Backwards Compatibility
This LP is additive; existing C-Chain and P-Chain operations remain unaffected. Contracts not using the anchor will function as before.
Implementation
P-Chain State Anchor Contracts
Location: ~/work/lux/standard/src/rollups/
(~/work/lux/standard/contracts/rollups)
Core Contracts:
PChainAnchor.sol- State root commitment and proof verificationPChainProofVerifier.sol- Merkle proof verificationPChainRelayer.sol- Relayer interface
Anchor Implementation:
// From PChainAnchor.sol
function commitStateRoot(
uint256 height,
bytes32 stateRoot,
bytes calldata validatorSetHash
) external onlyRelayer {
require(height > lastCommittedHeight, "Height must be increasing");
stateRoots[height] = stateRoot;
validatorHashes[height] = validatorSetHash;
lastCommittedHeight = height;
emit StateRootCommitted(height, stateRoot, validatorSetHash);
}
function verifyProof(
uint256 height,
bytes32 leaf,
bytes32[] calldata proof,
bytes32[] calldata path
) external view returns (bool) {
bytes32 root = stateRoots[height];
require(root != bytes32(0), "Height not committed");
return _verifyMerkleProof(leaf, proof, path, root);
}
Testing:
cd ~/work/lux/standard
forge test --match-contract PChainAnchorTest
forge coverage --match-contract PChainAnchor
Gas Costs
| Operation | Gas Cost | Notes |
|---|---|---|
| commitStateRoot | ~45,000 | State root storage + event |
| verifyProof | ~1,500 | Per hash in proof path |
Test Cases
- Commit & Verify: Commit a known P-Chain state root and verify true proof inclusion/exclusion.

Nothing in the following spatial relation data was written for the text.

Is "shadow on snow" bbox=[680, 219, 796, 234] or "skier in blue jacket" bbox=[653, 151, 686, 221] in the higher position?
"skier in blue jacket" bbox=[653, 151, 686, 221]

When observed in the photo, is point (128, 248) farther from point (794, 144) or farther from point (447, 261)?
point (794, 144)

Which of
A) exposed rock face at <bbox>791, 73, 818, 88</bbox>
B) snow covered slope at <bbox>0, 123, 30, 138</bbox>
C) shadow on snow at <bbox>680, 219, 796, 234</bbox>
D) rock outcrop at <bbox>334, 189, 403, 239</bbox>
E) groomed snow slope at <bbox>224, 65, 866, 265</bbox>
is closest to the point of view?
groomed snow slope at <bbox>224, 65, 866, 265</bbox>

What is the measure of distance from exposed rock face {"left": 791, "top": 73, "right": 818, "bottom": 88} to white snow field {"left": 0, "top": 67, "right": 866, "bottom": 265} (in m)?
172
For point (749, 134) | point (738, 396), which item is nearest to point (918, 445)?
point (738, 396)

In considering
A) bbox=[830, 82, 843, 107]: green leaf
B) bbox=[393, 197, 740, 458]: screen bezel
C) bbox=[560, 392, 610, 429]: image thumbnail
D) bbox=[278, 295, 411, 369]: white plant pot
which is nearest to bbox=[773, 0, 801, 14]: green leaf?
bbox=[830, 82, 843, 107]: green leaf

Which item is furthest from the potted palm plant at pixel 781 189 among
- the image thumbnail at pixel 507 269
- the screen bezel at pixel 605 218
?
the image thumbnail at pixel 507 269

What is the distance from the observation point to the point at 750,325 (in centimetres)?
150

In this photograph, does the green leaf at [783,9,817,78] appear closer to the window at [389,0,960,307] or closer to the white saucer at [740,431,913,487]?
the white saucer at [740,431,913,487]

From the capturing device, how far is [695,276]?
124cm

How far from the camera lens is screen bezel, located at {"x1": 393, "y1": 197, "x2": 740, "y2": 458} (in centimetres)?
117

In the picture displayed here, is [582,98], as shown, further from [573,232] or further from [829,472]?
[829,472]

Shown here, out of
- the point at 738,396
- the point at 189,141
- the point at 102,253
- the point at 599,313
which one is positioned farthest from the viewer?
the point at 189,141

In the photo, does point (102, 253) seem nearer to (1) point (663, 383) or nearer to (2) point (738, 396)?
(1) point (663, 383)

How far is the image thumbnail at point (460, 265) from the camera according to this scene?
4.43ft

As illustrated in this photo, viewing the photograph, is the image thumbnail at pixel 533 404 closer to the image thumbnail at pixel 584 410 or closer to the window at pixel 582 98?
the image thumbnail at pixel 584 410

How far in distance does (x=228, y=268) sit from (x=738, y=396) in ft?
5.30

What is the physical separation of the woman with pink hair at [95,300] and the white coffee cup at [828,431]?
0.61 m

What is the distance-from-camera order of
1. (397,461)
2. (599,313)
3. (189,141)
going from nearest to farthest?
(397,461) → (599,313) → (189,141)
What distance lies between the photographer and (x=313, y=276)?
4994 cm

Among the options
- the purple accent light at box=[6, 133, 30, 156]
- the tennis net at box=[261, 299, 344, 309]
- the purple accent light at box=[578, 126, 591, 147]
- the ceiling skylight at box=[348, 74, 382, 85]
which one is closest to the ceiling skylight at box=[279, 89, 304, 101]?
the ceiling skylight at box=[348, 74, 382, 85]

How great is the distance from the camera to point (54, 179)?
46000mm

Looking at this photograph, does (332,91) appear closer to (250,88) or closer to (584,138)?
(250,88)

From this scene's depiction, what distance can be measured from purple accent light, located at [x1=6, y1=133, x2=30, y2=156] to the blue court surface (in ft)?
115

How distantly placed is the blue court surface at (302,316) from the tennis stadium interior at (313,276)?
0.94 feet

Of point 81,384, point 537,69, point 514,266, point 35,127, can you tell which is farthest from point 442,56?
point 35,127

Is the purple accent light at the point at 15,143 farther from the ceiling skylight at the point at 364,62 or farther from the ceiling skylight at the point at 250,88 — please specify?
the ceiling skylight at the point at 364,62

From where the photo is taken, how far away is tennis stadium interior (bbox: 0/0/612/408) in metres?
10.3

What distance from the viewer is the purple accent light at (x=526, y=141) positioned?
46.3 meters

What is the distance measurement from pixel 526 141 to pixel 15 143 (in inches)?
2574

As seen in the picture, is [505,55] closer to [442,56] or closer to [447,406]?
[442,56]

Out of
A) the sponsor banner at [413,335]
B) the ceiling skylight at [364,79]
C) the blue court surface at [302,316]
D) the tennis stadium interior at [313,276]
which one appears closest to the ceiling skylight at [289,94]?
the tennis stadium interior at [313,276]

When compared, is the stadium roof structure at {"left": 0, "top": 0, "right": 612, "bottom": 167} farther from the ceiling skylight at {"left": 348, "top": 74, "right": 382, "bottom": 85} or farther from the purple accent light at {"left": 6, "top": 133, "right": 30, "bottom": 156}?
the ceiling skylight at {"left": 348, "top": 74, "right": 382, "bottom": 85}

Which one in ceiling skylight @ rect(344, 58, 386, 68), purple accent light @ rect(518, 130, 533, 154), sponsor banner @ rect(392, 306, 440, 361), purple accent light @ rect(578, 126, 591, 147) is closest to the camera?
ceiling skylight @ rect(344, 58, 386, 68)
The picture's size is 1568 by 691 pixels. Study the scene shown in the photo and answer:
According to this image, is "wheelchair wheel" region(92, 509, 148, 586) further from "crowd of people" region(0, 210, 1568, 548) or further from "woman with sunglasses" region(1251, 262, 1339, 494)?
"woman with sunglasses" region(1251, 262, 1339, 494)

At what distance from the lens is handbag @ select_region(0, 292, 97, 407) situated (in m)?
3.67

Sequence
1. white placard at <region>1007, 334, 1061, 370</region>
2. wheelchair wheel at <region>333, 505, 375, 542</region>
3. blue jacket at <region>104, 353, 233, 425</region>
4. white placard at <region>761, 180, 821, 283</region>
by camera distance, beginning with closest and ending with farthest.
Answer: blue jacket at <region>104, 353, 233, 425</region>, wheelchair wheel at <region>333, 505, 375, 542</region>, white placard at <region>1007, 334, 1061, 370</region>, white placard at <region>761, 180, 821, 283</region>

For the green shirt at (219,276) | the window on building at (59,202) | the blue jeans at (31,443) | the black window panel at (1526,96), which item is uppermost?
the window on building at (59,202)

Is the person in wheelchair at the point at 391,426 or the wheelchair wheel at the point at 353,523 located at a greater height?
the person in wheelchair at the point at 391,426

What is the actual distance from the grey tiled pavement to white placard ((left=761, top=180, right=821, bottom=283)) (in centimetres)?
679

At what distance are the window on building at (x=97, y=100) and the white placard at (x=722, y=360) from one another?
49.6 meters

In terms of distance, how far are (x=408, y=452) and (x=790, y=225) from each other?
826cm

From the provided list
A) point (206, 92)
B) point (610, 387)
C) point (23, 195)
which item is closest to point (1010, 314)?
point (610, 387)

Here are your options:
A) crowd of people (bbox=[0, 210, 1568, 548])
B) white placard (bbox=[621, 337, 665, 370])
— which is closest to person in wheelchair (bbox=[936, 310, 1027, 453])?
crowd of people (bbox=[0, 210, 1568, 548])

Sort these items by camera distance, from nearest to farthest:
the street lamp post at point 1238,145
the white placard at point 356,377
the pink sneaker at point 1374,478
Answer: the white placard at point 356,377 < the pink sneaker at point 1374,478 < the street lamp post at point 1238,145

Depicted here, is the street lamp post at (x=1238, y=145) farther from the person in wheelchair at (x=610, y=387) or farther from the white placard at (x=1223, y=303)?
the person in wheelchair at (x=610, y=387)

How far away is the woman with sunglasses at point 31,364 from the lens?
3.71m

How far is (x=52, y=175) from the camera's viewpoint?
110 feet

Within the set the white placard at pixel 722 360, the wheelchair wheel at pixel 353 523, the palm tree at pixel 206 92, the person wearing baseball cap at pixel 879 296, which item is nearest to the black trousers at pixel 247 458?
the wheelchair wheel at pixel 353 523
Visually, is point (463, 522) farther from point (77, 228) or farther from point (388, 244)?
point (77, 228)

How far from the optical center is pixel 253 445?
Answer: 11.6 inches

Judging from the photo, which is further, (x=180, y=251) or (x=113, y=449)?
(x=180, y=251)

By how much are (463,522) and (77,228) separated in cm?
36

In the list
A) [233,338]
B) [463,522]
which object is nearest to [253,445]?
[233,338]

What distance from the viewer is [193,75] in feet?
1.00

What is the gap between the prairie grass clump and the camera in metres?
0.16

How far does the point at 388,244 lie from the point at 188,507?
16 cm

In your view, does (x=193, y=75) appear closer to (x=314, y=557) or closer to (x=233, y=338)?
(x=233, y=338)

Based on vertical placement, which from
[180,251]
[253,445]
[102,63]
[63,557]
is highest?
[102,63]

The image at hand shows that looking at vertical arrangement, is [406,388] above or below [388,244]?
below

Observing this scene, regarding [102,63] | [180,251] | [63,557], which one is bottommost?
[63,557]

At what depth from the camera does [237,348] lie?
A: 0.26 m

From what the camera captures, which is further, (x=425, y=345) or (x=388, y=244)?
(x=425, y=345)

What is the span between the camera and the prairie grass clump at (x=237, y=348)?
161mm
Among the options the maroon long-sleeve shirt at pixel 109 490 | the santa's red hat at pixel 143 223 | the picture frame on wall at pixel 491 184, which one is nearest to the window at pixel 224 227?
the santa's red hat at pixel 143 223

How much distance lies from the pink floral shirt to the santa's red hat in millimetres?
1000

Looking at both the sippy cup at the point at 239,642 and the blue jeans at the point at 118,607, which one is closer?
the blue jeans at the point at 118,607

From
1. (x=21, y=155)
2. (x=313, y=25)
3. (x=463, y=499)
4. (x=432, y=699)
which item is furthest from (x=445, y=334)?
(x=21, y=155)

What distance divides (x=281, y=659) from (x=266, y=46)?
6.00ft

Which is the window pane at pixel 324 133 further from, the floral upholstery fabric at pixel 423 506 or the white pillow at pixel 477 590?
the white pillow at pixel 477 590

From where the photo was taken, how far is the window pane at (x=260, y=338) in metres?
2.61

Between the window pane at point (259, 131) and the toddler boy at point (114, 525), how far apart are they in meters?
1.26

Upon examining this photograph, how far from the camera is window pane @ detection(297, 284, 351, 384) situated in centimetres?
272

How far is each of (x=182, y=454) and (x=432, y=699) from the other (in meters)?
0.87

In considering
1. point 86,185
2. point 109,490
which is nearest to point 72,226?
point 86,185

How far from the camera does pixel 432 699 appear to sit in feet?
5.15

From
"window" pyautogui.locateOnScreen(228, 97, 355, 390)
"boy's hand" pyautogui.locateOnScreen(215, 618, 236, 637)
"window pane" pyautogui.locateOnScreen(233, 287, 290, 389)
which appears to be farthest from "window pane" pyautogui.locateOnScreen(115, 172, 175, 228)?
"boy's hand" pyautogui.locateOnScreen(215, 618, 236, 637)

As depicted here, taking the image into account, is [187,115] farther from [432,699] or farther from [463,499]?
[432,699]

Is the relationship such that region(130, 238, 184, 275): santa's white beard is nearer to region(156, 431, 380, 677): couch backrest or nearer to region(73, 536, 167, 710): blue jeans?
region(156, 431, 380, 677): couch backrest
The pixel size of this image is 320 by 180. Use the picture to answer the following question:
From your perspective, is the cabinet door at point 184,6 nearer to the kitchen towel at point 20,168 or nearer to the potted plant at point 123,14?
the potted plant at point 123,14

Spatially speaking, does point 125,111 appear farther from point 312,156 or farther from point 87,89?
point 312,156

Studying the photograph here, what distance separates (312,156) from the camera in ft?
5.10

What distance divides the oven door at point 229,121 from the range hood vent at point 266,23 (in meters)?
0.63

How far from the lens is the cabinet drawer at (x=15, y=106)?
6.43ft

- Invalid Proofs: Ensure proofs against non-committed height or wrong leaf/path revert.
- Access Control: Test that only authorized relayers can call
commitStateRoot. - Height Ordering: Verify that heights must be monotonically increasing.
Reference Implementation
See the /standard/src/rollups/pchain-anchor directory for a reference Solidity implementation and JavaScript test suite.
Security Considerations
- Relayer trust: Use multisig or threshold signatures for relayer commits to avoid single-point-of-failure.
- Proof validity: Enforce strict gas limits to prevent DoS with excessively large proofs.
- Fork handling: Commit only after P-Chain fork finality to avoid reorg-induced double commits.
Economic Impact (optional)
Relayer operators pay L1 gas to submit state anchors. At ~50 gwei and ~100 000 gas per commit, each anchor costs ~$9. Operators can recoup fees via a small on-chain fee charged to downstream users per proof verification.
Open Questions (optional)
- Should commits be batched over multiple heights to reduce per-anchor gas?
- How to integrate Z-Chain state proofs for privacy-preserving applications?
- What finality window on P-Chain ensures safety vs. liveness trade-offs?